I've long said that 8 MHz is possible with 74HC logic on a reasonably well-designed wire-wrapped board. Higher frequencies are possible on a wire-wrapped unit with meticulous construction and faster logic. Transmission line effects are more likely to get you with a solderless breadboard than with wire-wrapped construction. Just for your reference, electrical impulses travel about six inches per nanosecond, which means, to repeat a quote often heard around here, you can get away with murder at 1 MHz. :D

Reactive effects are the enemy of computer circuits, due to the high switching speeds that are involved. The longer the circuit paths the greater the series inductance and parasitic capacitance, and the greater the difficulty in maintaining good timing and acceptable waveform quality. Solderless breadboards are notorious for reactive problems, especially inductance from long curving wires going all over the place. Getting such a design to run in a stable fashion at more than a few megahertz is a real challenge.

Turning to glue logic, the more granularity it has the more important propagation delay becomes in how well the system will perform. The 6502 family does stuff on both phases of the clock. Generally speaking, the address bus is set up by the MPU during Ø2 low and the data bus becomes active when Ø2 is high. In other words, the time available for a read or write to occur is more-or-less one half the clock cycle time, 50 nanoseconds at 10 MHz, for example.

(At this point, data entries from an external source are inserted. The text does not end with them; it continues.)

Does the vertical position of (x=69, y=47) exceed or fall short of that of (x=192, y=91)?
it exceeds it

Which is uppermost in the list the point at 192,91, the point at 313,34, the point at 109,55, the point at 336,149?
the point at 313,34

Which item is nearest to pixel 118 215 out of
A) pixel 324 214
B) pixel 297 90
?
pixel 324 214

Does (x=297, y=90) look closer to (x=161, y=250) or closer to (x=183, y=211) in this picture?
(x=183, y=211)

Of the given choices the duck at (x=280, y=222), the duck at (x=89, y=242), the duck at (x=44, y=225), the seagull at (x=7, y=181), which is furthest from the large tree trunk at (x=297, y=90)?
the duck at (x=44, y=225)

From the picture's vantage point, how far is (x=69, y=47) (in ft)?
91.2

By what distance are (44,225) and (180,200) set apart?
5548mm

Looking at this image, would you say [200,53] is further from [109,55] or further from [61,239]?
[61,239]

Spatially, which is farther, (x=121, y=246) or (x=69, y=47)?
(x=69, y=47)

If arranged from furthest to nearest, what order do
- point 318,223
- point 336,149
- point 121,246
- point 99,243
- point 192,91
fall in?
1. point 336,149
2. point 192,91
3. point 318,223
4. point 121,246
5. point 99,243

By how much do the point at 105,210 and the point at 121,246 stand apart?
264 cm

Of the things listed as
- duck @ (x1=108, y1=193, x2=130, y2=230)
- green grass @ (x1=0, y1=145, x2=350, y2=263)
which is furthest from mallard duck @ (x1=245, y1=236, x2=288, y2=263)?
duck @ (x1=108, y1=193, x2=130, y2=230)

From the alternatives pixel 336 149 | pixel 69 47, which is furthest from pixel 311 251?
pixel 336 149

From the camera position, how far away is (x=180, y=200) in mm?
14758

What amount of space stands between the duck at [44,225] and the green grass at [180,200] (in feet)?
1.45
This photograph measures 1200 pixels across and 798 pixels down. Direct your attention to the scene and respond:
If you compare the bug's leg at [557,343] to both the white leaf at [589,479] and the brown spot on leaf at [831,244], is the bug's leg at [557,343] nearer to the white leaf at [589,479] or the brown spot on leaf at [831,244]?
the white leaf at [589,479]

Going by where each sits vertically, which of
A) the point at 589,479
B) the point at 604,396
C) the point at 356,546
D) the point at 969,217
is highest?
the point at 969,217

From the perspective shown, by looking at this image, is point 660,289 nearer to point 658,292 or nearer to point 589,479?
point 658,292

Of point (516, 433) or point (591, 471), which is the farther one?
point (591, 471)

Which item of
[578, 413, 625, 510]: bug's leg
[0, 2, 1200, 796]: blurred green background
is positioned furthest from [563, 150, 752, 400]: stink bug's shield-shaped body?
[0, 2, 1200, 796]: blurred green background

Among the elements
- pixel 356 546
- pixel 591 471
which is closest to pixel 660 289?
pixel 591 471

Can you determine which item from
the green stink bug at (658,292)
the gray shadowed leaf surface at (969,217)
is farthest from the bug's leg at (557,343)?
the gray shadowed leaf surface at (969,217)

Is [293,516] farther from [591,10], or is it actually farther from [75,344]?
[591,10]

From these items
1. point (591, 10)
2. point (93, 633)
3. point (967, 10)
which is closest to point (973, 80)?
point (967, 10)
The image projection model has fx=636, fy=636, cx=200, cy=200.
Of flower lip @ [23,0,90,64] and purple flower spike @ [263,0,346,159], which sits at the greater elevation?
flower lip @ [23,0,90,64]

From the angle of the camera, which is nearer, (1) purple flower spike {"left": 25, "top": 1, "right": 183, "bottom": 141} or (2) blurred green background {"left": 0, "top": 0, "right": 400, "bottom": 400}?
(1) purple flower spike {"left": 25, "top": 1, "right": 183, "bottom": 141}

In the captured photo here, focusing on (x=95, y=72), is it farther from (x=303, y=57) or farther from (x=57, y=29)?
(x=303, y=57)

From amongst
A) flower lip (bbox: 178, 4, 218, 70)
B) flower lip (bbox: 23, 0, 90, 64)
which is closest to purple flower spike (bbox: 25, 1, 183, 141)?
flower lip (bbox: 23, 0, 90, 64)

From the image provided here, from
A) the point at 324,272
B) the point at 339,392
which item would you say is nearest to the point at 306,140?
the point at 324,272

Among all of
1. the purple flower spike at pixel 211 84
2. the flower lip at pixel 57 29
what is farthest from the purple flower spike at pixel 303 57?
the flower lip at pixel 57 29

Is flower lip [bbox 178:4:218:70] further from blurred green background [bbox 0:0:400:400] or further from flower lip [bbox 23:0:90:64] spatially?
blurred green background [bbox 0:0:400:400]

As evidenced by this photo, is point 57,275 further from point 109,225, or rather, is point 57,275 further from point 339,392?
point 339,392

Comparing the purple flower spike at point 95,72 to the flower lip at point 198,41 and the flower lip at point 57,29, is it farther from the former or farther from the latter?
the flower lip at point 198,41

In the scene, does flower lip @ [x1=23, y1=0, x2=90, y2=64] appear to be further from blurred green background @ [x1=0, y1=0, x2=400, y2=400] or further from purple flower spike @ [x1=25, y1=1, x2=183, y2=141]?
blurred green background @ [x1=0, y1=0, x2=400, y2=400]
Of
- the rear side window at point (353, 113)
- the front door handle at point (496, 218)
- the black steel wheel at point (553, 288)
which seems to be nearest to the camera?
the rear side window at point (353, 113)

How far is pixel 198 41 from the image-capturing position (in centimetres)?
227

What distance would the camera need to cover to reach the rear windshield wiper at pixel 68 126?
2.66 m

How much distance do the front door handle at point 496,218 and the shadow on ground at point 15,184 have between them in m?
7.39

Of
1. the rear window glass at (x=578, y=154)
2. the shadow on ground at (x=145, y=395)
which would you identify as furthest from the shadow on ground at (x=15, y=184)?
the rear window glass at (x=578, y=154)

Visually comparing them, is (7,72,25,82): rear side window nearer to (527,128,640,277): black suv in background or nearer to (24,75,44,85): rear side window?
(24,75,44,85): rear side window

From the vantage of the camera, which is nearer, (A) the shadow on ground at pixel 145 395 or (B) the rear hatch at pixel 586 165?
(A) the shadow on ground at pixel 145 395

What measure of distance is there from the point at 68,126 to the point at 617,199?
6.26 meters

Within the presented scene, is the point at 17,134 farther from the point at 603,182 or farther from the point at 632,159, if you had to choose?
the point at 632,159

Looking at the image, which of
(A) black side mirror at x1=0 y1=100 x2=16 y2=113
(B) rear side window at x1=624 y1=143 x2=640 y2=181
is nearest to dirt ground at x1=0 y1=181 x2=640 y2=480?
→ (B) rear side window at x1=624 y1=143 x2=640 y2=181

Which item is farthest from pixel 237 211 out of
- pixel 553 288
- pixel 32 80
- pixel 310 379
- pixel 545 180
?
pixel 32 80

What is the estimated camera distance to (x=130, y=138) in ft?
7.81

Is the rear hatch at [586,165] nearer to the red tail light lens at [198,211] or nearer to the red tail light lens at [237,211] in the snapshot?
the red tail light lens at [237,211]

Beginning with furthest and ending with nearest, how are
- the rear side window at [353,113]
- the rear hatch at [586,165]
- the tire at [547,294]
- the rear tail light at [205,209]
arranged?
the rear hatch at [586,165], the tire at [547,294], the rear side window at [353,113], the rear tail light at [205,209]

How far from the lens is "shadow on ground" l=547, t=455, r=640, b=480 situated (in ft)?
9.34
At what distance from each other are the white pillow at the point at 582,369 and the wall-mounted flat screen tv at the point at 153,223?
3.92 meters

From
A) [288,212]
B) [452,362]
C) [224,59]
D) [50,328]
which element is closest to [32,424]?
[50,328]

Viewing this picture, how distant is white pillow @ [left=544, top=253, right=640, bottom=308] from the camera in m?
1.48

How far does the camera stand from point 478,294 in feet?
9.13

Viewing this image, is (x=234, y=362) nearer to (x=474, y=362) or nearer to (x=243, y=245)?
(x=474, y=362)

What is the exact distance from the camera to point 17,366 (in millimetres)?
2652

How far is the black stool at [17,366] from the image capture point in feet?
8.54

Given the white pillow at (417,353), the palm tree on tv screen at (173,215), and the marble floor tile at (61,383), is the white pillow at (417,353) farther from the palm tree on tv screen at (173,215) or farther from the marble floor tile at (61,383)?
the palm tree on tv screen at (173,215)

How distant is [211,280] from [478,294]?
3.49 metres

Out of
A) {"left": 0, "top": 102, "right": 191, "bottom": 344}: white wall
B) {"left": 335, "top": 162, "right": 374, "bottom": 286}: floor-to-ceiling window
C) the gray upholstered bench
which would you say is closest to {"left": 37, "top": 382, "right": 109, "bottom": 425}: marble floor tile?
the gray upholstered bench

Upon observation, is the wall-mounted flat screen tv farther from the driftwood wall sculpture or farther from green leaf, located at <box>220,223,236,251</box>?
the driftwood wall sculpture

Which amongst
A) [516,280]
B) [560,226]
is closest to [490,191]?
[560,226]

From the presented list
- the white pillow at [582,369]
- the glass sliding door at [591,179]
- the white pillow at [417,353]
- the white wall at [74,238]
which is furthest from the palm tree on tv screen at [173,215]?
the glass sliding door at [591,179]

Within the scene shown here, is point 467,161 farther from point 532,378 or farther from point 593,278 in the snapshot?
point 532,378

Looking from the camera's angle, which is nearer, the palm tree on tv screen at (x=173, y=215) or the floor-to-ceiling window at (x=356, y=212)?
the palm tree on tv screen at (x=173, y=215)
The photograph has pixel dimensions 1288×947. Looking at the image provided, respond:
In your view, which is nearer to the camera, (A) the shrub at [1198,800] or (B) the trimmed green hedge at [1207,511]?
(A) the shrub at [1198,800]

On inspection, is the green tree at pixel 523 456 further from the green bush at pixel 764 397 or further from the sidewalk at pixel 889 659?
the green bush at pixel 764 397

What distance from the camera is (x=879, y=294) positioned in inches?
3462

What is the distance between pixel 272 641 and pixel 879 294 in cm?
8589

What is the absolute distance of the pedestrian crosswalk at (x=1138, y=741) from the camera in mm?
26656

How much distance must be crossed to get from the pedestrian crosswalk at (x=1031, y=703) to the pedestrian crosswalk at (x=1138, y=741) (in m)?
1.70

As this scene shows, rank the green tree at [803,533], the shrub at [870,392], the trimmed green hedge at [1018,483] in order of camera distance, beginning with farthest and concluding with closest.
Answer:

A little thought will show that in order to guarantee that an addressed device will reliably respond to read/write requests from the MPU, the device's chip select and read-enable or write-enable inputs must be asserted in enough time for the device to capture the data bus (write) or drive the data bus (read). If too much time passes from when the MPU puts the device's address on the bus until the device is ready for access the system will be unstable or may crash. Prop time through the glue logic, as well as overall system design, makes or breaks the timing and hence makes or breaks a design.